# Document section
☆ ☆ ☆
Question

What is the equation of a line that is perpendicular to the line y = 2x + 4 and passes through the point (-2, 3)?

Answer 1

Answer:

$y=-\frac{1}{2} x+2$

Step-by-step explanation:

The given equation is written in slope-intercept form:

$y=mx+b$

where:

• m is the slope
• b is the y-intercept
• x and y are the corresponding coordinate points (x,y)

The slope is 2:

When two lines are perpendicular, their slopes will be opposite reciprocals. Find the slope of the line perpendicular to the given equation:

$m_{1}=2$

This can be seen as:

$m_{1}=\frac{2}{1}$

Flip the fraction (reciprocal):

$\frac{2}{1}$ → $\frac{1}{2}$

Now find the opposite:

$\frac{1}{2}$ → $-\frac{1}{2}$

So the slope of the perpendicular line is:

$m_{2}=-\frac{1}{2}$

Now make an equation written in point-slope form:

$y-y_{1}=m(x-x_{1})$

where:

• m is the slope
• $x_{1}$ and $y_{1}$ are the corresponding coordinate points $(x_{1},y_{1})$

Insert information:

$y-3=-\frac{1}{2} (x-(-2))\\\\y-3=-\frac{1}{2} (x+2)$

Simplify to slope-intercept form. Solve for y:

Use the distributive property:

$y-3=-\frac{1}{2}(x)-\frac{1}{2} (2)\\\\ y-3=-\frac{1}{2} x-1$

Add 3 to both sides to isolate the variable:

$y-3+3=-\frac{1}{2} x-1+3\\\\y=-\frac{1}{2} x+2$

:Done
☆ ☆ ☆
# Complete the following
A. In the perpendicular-line solution, what slope does the perpendicular line have?
B. From the perpendicular-line solution, extract word for word the stretch from "The given equation is" through "coordinate points (x,y)".

# Raw data
☆ ☆ ☆
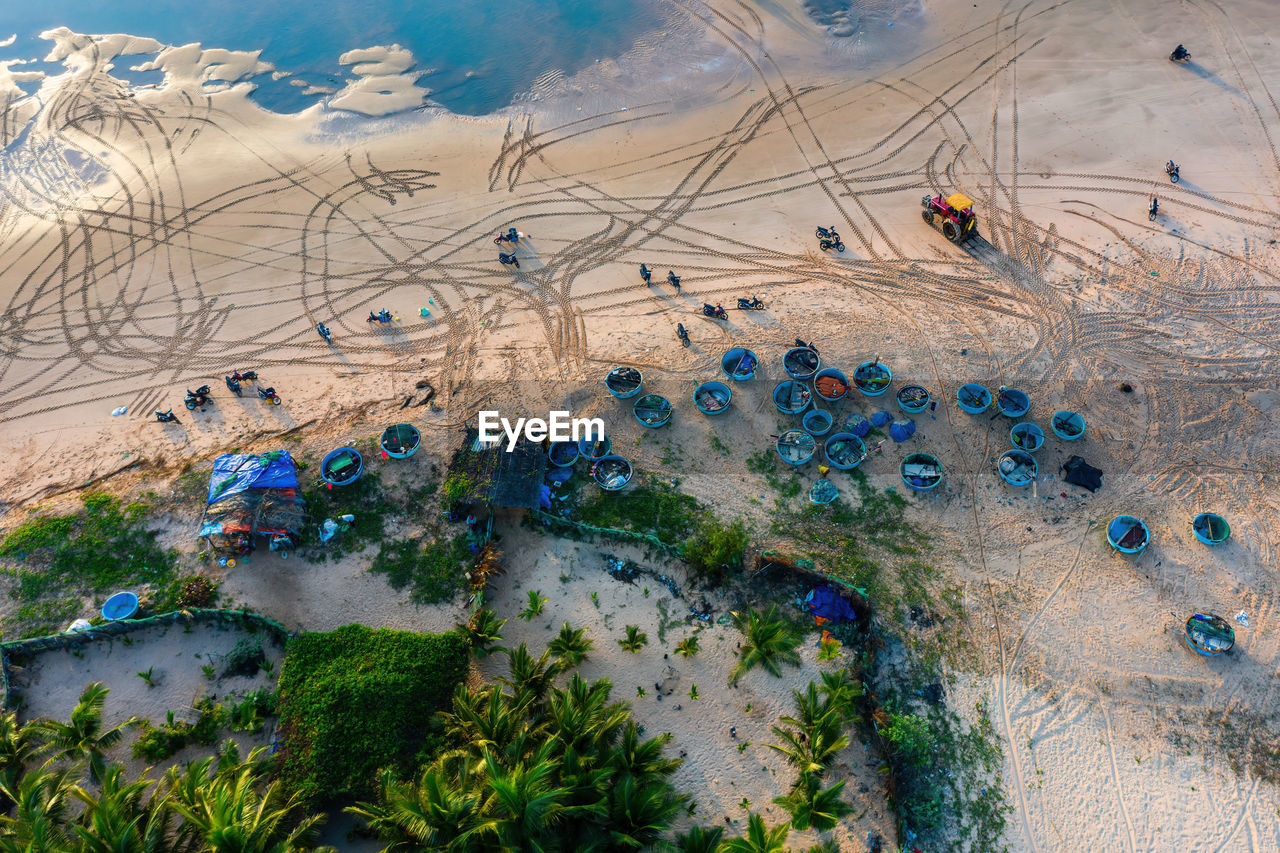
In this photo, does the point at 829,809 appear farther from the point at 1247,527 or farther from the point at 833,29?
the point at 833,29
☆ ☆ ☆
# Expected answers
A. -1/2

B.
The given equation is written in slope-intercept form:

$y=mx+b$

where:

• m is the slope
• b is the y-intercept
• x and y are the corresponding coordinate points (x,y)